One of the reasons behind such disruption in services is the state-owned telecom company’s inability to clear its dues to infrastructure companies. Recently, telecom infrastructure companies under the industry body Tower & Infrastructure Providers Association (TAIPA) have asked BSNL to clear the dues worth Rs 1,500 crore. Amid the COVID-19 lockdown, these infrastructure companies are finding it difficult to maintain the PSU’s network, and this has resulted in network outage in many parts of India. TAIPA has also sought the intervention of the Department of Telecommunications (DoT).

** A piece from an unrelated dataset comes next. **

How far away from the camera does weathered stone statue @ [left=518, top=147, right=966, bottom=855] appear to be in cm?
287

Akshay Arora, an electronic and communication engineer, said that these problems will continue to exist for some time because of the increase in the number of internet users amid the lockdown.
“The last three months have seen a gradual increase in the load on internet. This has slowed down the average speed of downloading. The telecom industry should come up with certain plans that provide high-quality internet. Another reason for the network disruption could be low-ranged or damaged optical fibres. The government has to improve BSNL’s infrastructure,” said Arora. “The companies should also inform their subscribers about these problems, so that they could temporarily use other networks, added Arora. “Customers are entitled to good services otherwise they might opt for a port-out since with so many options, it has become easier to switch networks,” he added.